Ukraine IS willing to accept neutral status in any peace deal with Russia, Zelensky reveals

Ukraine IS willing to accept neutral status in any peace deal with Russia, Zelensky reveals

Ukraine could adopt a neutral status as part of a peace deal with Russia, President Volodymyr Zelensky admitted last night.

He told Russian media – who were warned not to report the interview – such a pact would have to be guaranteed by third parties and put to a referendum.

Zelensky said Russia’s invasion had caused the destruction of Russian-speaking cities in Ukraine, and said the damage was worse than the Russian wars in Chechnya.

‘Security guarantees and neutrality, non-nuclear status of our state. We are ready to go for it. This is the most important point,’ he said.

He said no peace deal would be possible without a ceasefire and troop withdrawals.

‘All entries and exits from the city of Mariupol are blocked,’ Zelensky added.

‘The port is mined. A humanitarian catastrophe inside the city is unequivocal, because it is impossible to go there with food, medicine and water,’ he said.

‘I don’t even know who the Russian army has ever treated like this,’ he said, adding that, compared to Russian wars in Chechnya, the volume of destruction ‘cannot be compared’.
•••
* Required actions
• 1. Retype the part of the article on Zelensky's peace terms that opens with the words containing "He told Russian" and closes with "and troop withdrawals.".
• 2. Continue the article on Zelensky's peace terms from the point where it stops.
The material that comes next is from a separate source, not from the article on Zelensky's peace terms.

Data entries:
•••
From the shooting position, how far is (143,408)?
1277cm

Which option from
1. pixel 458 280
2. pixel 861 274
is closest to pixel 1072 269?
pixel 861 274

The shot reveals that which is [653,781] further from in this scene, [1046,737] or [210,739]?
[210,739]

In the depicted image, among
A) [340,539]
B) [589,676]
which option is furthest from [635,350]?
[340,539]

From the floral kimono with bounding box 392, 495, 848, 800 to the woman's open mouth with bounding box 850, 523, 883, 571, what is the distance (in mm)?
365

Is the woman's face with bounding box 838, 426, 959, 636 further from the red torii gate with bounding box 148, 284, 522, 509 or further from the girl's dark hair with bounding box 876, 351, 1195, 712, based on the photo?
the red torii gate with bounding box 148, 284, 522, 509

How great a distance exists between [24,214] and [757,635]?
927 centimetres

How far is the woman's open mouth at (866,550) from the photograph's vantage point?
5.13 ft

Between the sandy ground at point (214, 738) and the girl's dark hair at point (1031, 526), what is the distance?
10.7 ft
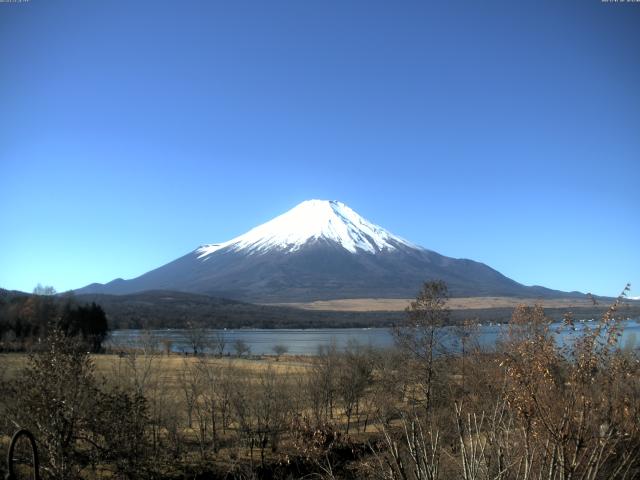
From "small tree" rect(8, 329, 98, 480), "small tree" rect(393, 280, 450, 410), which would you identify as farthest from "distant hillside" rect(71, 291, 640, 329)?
"small tree" rect(8, 329, 98, 480)

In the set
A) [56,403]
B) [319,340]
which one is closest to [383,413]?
[56,403]

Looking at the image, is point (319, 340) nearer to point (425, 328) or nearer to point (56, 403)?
point (425, 328)

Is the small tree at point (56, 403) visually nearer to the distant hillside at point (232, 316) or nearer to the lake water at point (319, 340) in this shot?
the lake water at point (319, 340)

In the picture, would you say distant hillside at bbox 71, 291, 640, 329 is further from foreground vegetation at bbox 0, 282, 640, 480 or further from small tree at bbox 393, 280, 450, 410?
small tree at bbox 393, 280, 450, 410

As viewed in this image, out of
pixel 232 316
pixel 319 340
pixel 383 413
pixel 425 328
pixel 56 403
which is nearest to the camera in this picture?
pixel 56 403

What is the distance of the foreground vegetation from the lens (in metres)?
5.98

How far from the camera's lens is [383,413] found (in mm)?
18656

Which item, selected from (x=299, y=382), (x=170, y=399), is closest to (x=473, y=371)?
(x=299, y=382)

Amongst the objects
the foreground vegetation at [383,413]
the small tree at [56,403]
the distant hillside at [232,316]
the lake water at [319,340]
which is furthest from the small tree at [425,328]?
the distant hillside at [232,316]

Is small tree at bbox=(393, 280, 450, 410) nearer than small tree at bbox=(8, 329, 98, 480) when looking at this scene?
No

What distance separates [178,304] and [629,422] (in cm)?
19580

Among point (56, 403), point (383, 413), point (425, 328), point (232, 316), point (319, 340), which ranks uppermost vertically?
point (425, 328)

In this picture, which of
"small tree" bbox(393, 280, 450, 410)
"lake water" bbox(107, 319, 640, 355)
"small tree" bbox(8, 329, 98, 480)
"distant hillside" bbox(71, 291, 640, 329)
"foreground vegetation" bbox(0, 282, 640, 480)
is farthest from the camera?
"distant hillside" bbox(71, 291, 640, 329)

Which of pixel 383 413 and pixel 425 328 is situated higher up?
pixel 425 328
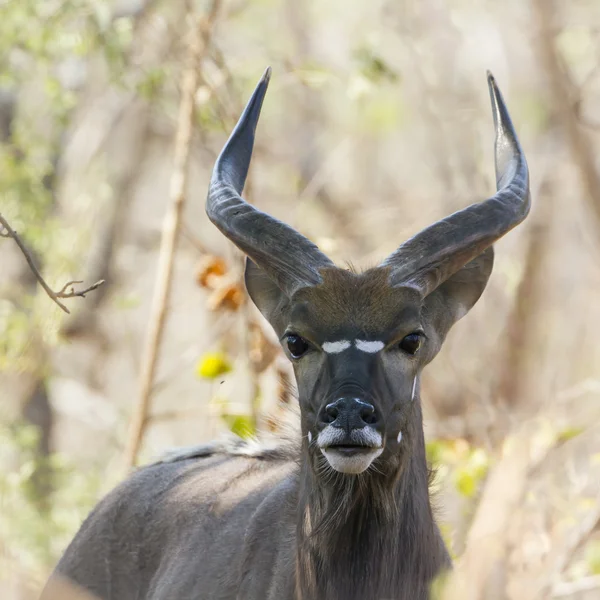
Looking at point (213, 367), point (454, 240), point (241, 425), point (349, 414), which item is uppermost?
point (213, 367)

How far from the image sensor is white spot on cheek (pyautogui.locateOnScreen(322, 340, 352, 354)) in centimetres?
527

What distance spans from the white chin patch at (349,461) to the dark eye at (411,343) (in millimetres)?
625

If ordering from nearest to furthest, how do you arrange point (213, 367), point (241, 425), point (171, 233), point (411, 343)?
point (411, 343) < point (241, 425) < point (213, 367) < point (171, 233)

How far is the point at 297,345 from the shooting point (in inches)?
219

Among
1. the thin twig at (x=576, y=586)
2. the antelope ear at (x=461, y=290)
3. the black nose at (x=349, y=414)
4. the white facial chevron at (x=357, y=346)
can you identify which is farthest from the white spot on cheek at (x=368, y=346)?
the thin twig at (x=576, y=586)

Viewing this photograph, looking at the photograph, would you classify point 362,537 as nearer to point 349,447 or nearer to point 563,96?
point 349,447

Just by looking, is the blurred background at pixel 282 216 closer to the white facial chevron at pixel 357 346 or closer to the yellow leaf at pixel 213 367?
the yellow leaf at pixel 213 367

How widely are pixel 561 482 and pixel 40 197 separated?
5655 millimetres

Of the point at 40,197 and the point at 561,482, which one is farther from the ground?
the point at 40,197

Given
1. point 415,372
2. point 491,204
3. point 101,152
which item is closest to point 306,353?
point 415,372

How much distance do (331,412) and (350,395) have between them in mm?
115

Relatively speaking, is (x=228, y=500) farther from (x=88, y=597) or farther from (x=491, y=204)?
(x=491, y=204)

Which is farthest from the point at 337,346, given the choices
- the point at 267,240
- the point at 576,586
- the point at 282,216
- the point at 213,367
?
the point at 282,216

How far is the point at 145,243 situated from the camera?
1923cm
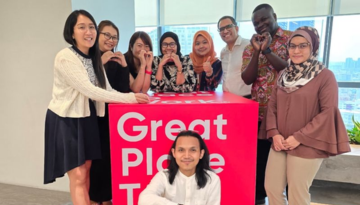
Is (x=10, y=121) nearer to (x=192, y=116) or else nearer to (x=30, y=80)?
(x=30, y=80)

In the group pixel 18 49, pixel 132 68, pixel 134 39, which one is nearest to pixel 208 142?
pixel 132 68

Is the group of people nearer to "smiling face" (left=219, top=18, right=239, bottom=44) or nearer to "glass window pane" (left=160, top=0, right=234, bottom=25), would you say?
"smiling face" (left=219, top=18, right=239, bottom=44)

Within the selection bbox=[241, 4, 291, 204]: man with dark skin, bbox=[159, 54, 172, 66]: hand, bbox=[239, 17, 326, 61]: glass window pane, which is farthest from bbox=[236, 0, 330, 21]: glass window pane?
bbox=[159, 54, 172, 66]: hand

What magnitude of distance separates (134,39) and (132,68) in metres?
0.23

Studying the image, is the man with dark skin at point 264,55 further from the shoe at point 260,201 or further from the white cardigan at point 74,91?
the white cardigan at point 74,91

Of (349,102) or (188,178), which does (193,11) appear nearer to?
(349,102)

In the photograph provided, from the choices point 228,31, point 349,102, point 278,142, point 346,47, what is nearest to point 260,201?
point 278,142

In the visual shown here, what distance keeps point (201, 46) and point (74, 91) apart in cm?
112

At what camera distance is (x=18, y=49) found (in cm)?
240

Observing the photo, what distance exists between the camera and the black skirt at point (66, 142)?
1399mm

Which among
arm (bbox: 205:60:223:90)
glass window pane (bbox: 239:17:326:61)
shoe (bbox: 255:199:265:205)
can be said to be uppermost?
glass window pane (bbox: 239:17:326:61)

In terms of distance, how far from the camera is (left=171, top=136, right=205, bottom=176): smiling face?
4.28 feet

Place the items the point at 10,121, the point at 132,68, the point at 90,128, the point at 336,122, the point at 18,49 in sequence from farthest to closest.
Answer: the point at 10,121, the point at 18,49, the point at 132,68, the point at 90,128, the point at 336,122

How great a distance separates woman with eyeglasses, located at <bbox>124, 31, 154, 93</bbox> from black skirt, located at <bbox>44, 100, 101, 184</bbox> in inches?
17.0
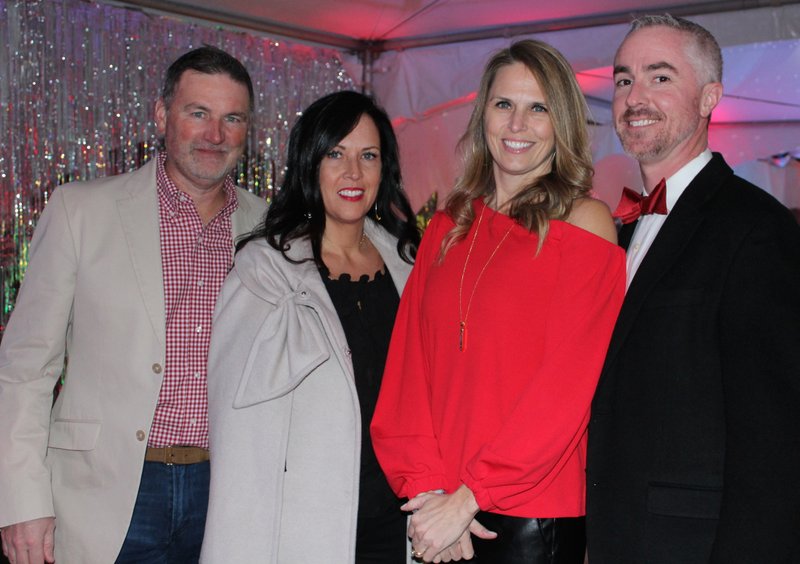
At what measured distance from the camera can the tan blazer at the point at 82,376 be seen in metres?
2.40

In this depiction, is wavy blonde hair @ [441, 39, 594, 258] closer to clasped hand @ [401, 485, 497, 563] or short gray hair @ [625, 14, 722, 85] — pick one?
short gray hair @ [625, 14, 722, 85]

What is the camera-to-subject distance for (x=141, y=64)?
426 centimetres

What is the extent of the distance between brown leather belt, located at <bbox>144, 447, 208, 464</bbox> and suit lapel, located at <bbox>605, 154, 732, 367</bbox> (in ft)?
3.96

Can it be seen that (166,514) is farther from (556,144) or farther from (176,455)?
(556,144)

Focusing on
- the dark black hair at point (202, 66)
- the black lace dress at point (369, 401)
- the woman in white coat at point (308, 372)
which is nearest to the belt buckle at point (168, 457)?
Answer: the woman in white coat at point (308, 372)

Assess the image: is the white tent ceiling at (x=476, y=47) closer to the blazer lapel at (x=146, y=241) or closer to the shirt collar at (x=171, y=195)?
the shirt collar at (x=171, y=195)

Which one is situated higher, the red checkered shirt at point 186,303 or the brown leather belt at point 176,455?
the red checkered shirt at point 186,303

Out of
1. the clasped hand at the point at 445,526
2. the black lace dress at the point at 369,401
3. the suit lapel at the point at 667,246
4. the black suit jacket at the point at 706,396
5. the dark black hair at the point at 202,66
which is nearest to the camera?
the black suit jacket at the point at 706,396

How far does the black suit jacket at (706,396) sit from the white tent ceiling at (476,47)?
222 cm

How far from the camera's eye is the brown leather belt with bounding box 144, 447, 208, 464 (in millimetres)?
2465

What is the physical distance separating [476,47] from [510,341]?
2.87 metres

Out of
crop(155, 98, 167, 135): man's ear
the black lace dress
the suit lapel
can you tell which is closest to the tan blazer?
crop(155, 98, 167, 135): man's ear

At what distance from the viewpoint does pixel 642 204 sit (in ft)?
6.89

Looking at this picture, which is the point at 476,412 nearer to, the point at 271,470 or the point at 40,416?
the point at 271,470
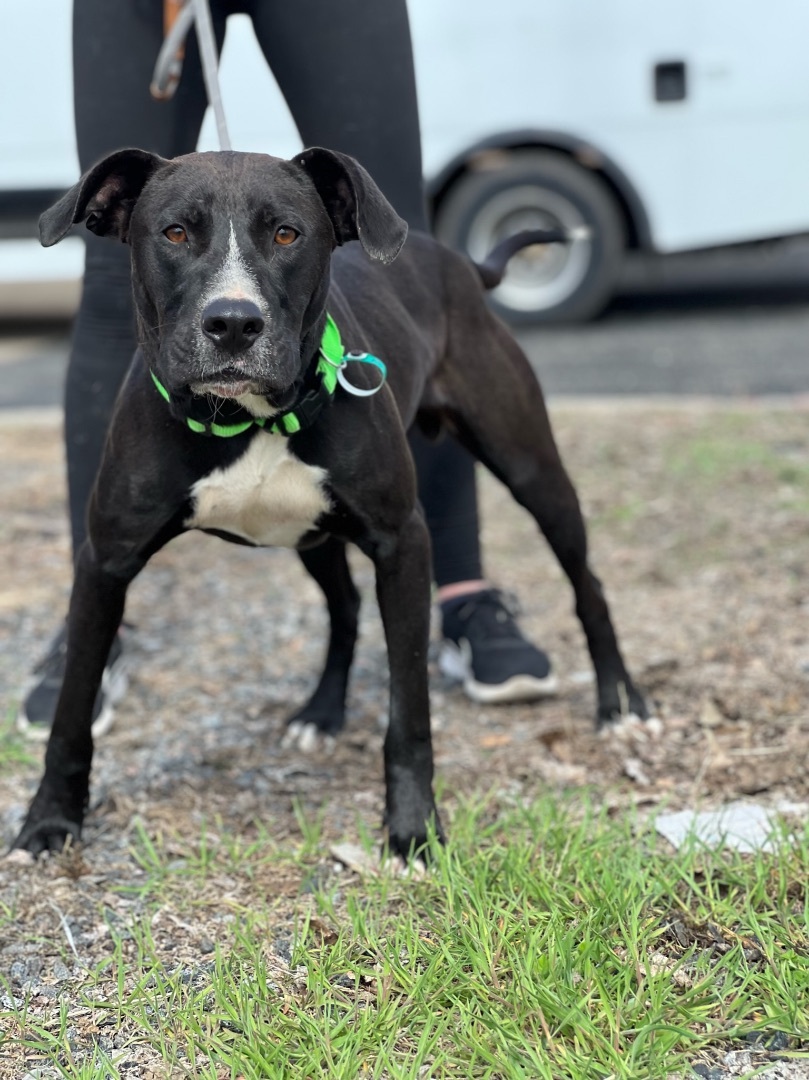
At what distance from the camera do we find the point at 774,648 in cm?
356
•••
* Per-task outputs
• 1.
He told Russian media – who were warned not to report the interview – such a pact would have to be guaranteed by third parties and put to a referendum.

Zelensky said Russia’s invasion had caused the destruction of Russian-speaking cities in Ukraine, and said the damage was worse than the Russian wars in Chechnya.

‘Security guarantees and neutrality, non-nuclear status of our state. We are ready to go for it. This is the most important point,’ he said.

He said no peace deal would be possible without a ceasefire and troop withdrawals.

• 2.
It came as Turkish President Recep Tayyip Erdogan had a telephone call with Russian President Vladimir Putin today where he stressed the need for a ceasefire in Ukraine, his office said.

The two leaders agreed the next meeting between Russian and Ukrainian officials should be held in Istanbul though it did not give a time frame.

Erdogan also called for an improvement to the humanitarian situation in the region, according to the statement.

Earlier on Sunday, Ukrainian negotiator David Arakhamia said the next round of face-to-face talks between Ukraine and Russia will take place in Turkey on March 28-30.

While Russia’s chief negotiator said the in-person talks would begin on Tuesday.

This week Erdogan said Ukrainian President Volodymyr Zelensky’s comments on the need for a referendum for compromises with Russia was ‘smart leadership’.

Speaking to reporters on a return flight from a NATO summit in Brussels, The Turkish president said his country could not impose sanctions on Russia due to its energy needs and cooperation.